### TASK BRIEF
A faithful copy of the data is what is wanted, minus any pictures.

### DATASET EXCERPTS

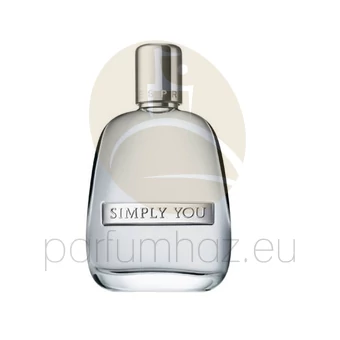 Esprit - Simply You for Him férfi 50ml eau de toilette teszter 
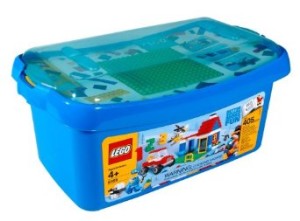 best gift ideas for boys age 10-12 lego sets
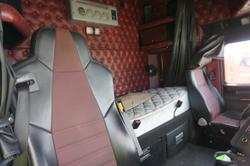 2018 Kenworth K200 K200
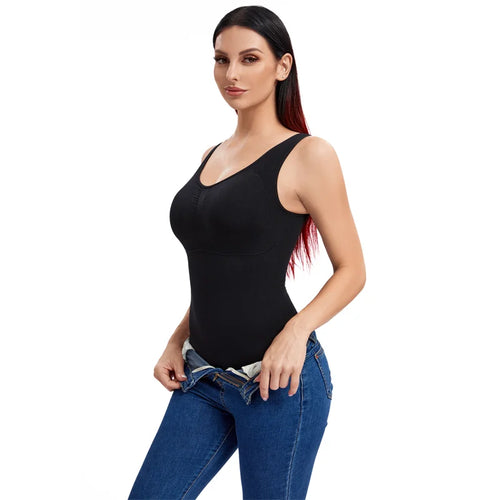 Lynvia™ Slim Bodysuit Shapewear for Women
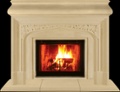 Fireplace Mantels FS107-MNTL19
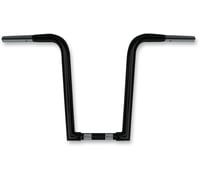 Wild 1 Handlebar - Outlawz - 16" - Black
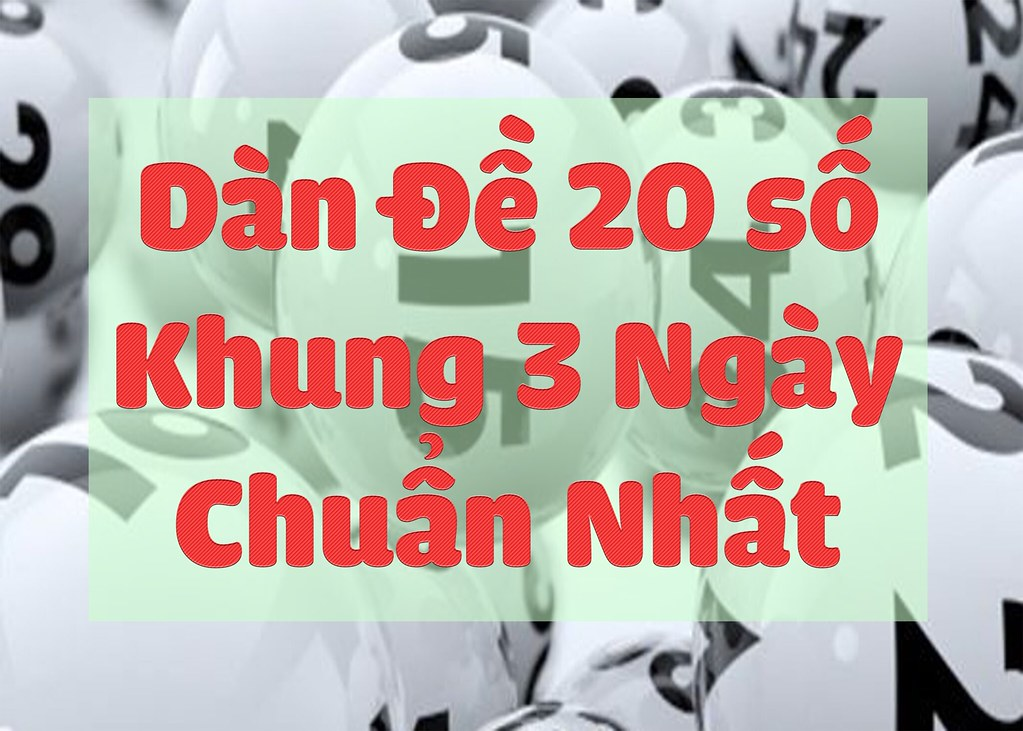 Thu thập dữ liệu để chơi dàn đề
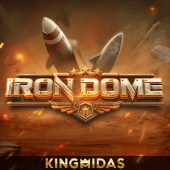 Iron Dome at GamePHP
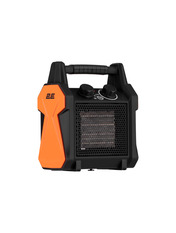 Тепловентилятор 2E 2E-AHC2000P 2000W Black (2E-AHC2000P)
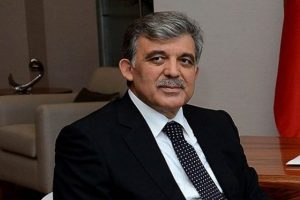 Cumhurbaşkanı G&uuml;l'den bayram mesajı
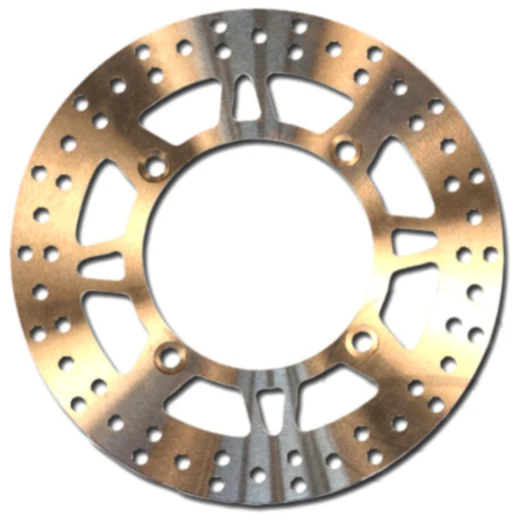 Bremsscheibe Scooter EBC Stahl rostfrei passend für: Suzuki AN 7603434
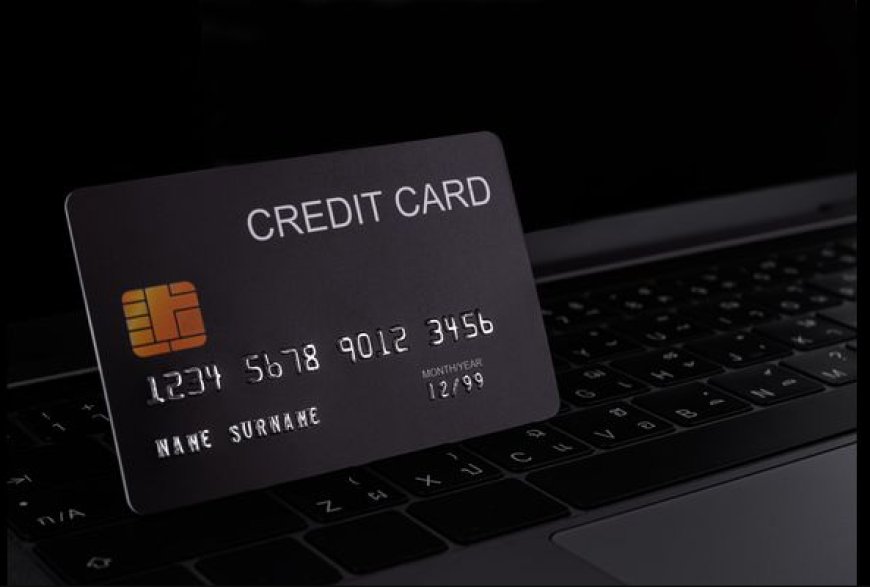 Digital Credit Cards for Digital Natives: Why Convenience Matters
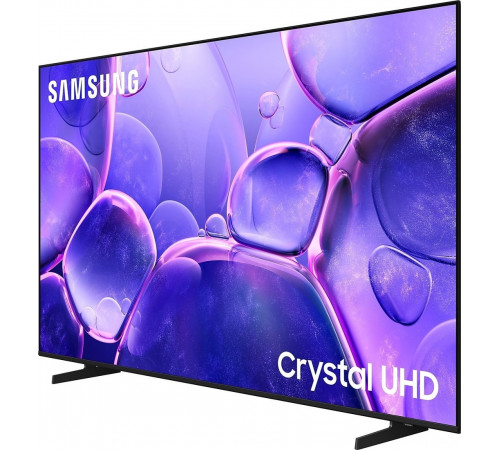 Телевизор Samsung Crystal UHD 4K U8000F UE85U8000FUXRU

### ANSWER SPACE
 Esprit - Simply You for Him férfi 50ml eau de toilette teszter 
 best gift ideas for boys age 10-12 lego sets
 2018 Kenworth K200 K200
 Lynvia™ Slim Bodysuit Shapewear for Women
 Fireplace Mantels FS107-MNTL19
 Wild 1 Handlebar - Outlawz - 16" - Black
 Thu thập dữ liệu để chơi dàn đề
 Iron Dome at GamePHP
 Тепловентилятор 2E 2E-AHC2000P 2000W Black (2E-AHC2000P)
 Cumhurbaşkanı G&uuml;l'den bayram mesajı
 Bremsscheibe Scooter EBC Stahl rostfrei passend für: Suzuki AN 7603434
 Digital Credit Cards for Digital Natives: Why Convenience Matters
 Телевизор Samsung Crystal UHD 4K U8000F UE85U8000FUXRU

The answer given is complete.